● Required action
The expected result is the segment of the entries that begins with the line containing "order: Perissodactyla" and ends with the last line, copied verbatim.

● Extracted records

◆ ◆ ◆ ◆ ◆

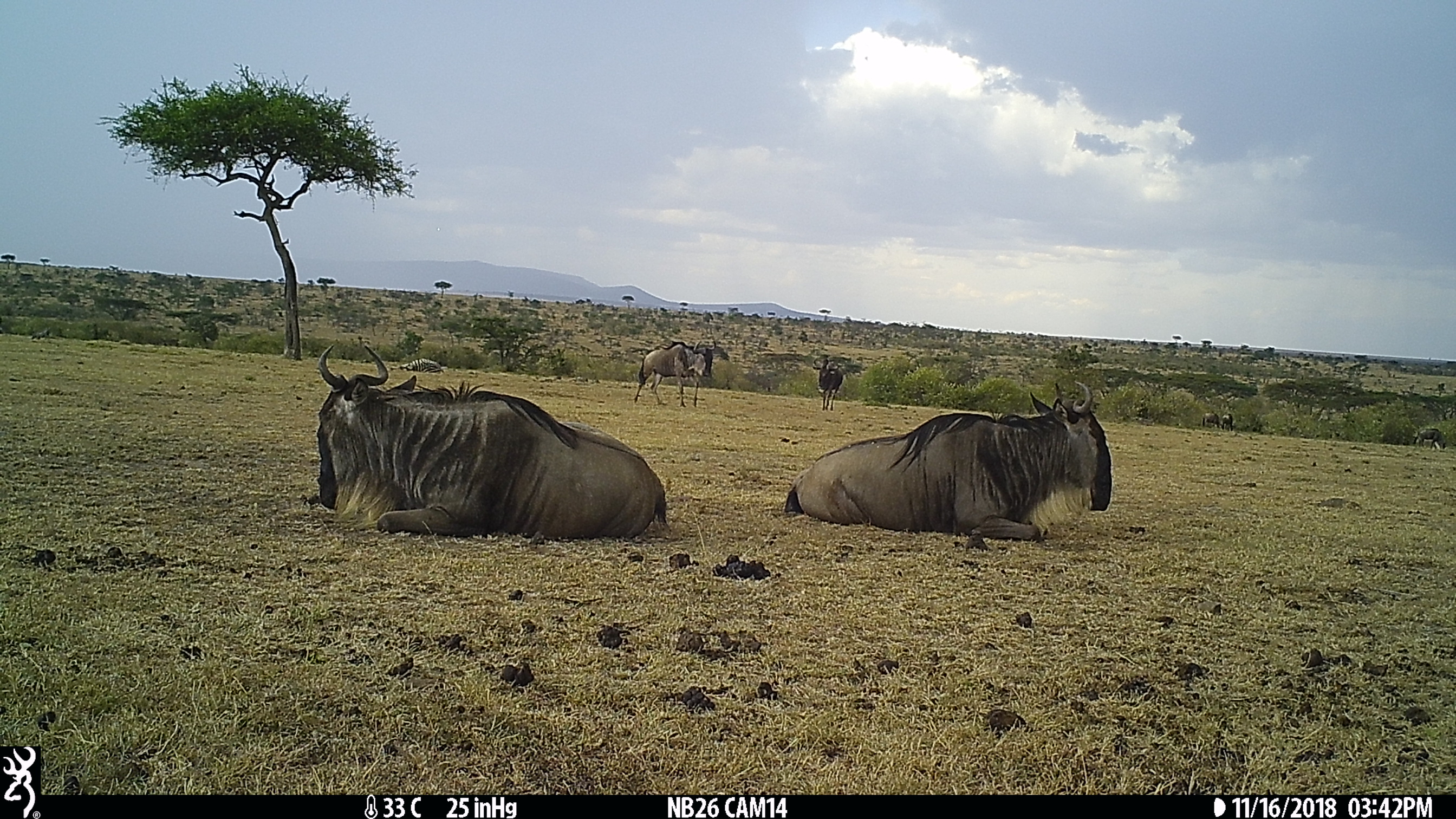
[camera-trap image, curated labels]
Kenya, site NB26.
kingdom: Animalia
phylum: Chordata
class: Mammalia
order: Artiodactyla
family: Bovidae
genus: Connochaetes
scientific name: Connochaetes taurinus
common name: blue wildebeest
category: wildebeest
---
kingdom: Animalia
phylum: Chordata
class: Mammalia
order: Perissodactyla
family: Equidae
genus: Equus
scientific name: Equus quagga burchellii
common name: burchell's zebra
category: zebra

◆ ◆ ◆ ◆ ◆

● Solution for this exercise
order: Perissodactyla
family: Equidae
genus: Equus
scientific name: Equus quagga burchellii
common name: burchell's zebra
category: zebra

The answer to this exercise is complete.